Rows drawn from a spatial reasoning dataset
=-=-=

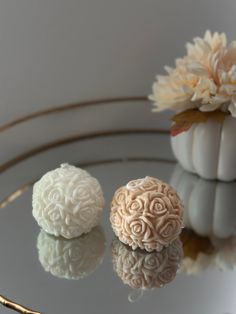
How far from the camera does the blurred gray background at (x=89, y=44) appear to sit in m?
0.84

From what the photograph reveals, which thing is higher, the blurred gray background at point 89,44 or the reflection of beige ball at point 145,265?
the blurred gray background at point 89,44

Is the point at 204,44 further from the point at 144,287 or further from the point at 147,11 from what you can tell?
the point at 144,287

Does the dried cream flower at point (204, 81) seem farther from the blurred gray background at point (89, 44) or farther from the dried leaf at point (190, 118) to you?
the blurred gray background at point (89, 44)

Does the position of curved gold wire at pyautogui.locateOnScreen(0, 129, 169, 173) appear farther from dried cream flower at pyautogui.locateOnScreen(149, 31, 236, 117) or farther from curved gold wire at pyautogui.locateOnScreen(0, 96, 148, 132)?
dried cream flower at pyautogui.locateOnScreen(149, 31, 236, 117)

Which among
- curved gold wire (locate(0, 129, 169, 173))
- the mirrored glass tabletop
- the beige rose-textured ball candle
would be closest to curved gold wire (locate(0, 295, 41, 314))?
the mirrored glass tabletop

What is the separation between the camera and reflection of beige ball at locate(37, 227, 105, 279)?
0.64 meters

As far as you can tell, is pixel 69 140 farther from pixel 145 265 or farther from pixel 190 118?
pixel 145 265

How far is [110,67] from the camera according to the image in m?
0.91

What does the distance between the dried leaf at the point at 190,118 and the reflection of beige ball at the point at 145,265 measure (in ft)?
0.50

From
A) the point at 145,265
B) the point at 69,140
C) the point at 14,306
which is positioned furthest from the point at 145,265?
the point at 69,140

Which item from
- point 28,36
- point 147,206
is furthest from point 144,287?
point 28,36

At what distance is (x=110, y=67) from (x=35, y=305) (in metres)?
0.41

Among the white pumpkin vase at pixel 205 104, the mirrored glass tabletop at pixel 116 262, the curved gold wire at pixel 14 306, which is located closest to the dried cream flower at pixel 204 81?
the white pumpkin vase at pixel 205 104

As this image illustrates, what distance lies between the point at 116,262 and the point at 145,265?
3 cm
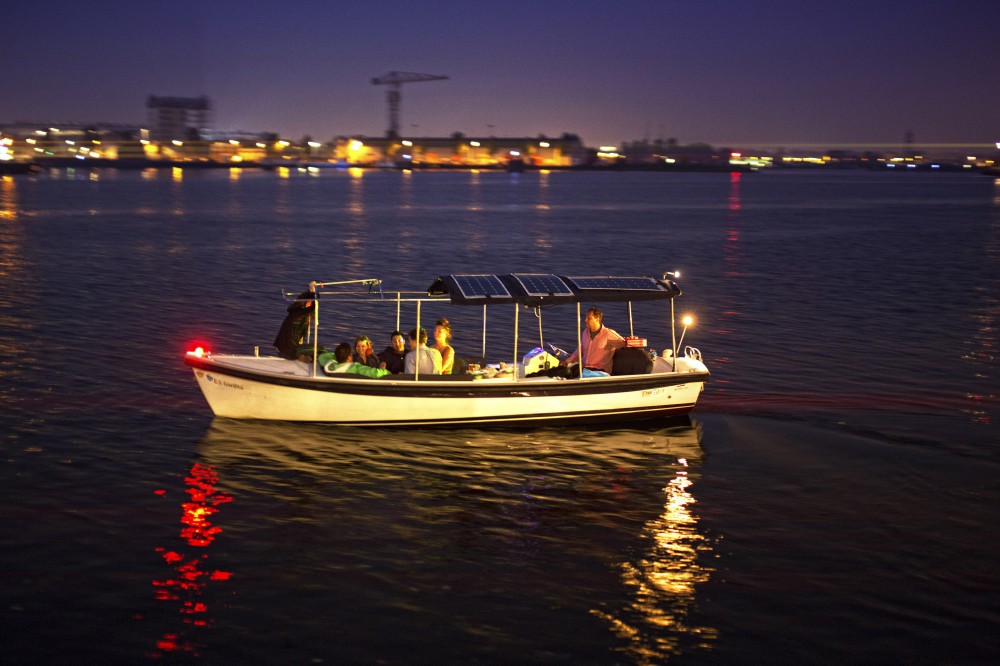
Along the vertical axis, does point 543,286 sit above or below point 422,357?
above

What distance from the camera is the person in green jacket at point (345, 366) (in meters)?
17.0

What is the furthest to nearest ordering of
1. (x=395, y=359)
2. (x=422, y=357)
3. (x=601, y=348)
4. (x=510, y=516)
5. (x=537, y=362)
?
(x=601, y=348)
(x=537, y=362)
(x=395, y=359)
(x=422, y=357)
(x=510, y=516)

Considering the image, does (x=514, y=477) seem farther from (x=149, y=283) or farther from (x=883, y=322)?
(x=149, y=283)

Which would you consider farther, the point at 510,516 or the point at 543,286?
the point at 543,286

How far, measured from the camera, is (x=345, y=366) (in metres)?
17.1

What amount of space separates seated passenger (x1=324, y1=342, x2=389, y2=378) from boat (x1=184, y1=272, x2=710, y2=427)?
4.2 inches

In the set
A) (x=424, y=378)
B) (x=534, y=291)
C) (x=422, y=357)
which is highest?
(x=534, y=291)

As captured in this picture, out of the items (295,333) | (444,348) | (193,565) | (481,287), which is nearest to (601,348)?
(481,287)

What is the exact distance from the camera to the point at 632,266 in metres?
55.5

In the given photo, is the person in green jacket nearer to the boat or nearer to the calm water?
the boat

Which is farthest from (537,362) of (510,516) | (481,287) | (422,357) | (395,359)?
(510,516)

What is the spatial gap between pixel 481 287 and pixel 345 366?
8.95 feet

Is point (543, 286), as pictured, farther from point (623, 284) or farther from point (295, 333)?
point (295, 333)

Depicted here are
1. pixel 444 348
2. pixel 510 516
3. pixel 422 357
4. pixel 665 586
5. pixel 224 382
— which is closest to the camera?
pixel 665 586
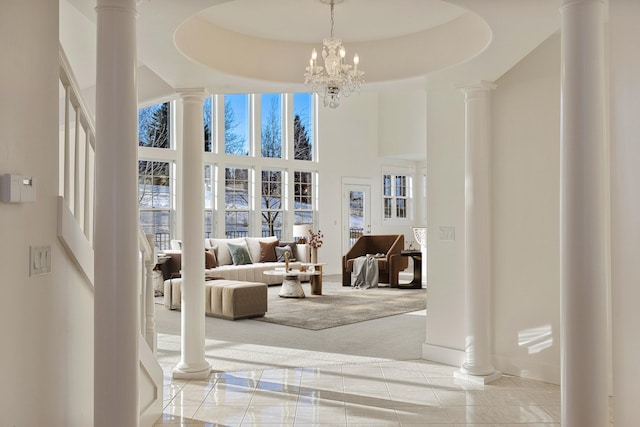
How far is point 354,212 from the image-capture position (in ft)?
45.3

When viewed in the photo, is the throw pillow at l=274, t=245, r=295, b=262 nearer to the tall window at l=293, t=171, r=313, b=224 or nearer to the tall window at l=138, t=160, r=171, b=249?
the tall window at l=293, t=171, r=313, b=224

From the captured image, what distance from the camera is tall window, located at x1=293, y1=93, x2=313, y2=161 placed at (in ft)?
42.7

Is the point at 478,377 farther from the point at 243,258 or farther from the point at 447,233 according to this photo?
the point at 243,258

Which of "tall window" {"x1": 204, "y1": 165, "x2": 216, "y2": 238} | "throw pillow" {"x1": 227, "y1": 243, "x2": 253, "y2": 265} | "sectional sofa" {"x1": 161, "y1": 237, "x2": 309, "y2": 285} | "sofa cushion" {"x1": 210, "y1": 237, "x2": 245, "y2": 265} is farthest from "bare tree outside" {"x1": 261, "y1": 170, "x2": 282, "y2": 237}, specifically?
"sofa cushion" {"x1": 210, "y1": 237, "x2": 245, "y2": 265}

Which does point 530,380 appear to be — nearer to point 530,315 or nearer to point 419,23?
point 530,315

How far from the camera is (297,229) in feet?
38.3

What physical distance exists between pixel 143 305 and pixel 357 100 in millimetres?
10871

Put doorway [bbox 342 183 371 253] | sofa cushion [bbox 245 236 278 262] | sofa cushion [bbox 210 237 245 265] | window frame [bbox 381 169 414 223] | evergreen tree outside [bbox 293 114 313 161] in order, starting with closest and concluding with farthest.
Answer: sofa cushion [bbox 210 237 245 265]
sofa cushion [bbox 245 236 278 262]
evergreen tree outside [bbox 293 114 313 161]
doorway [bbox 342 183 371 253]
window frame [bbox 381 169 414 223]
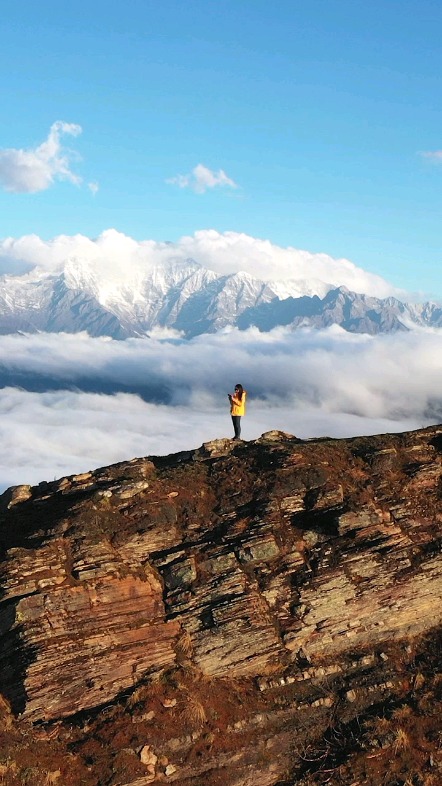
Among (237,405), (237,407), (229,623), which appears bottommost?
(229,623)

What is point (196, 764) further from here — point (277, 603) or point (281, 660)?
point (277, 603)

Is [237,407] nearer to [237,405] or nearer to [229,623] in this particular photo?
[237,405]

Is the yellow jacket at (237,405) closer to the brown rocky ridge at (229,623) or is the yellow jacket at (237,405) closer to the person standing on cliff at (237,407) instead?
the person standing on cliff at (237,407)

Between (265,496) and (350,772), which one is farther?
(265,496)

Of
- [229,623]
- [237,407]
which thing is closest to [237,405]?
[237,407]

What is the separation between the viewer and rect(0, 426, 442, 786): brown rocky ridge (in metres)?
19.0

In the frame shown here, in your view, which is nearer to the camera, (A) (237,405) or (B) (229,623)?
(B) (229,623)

=-=-=

WORK TO BE COMPLETED: Retype the records exactly, beginning at the line that contains "In the frame" and continuing through the final line of the records.

COMPLETE ANSWER:
In the frame shown here, in your view, which is nearer to the camera, (A) (237,405) or (B) (229,623)?
(B) (229,623)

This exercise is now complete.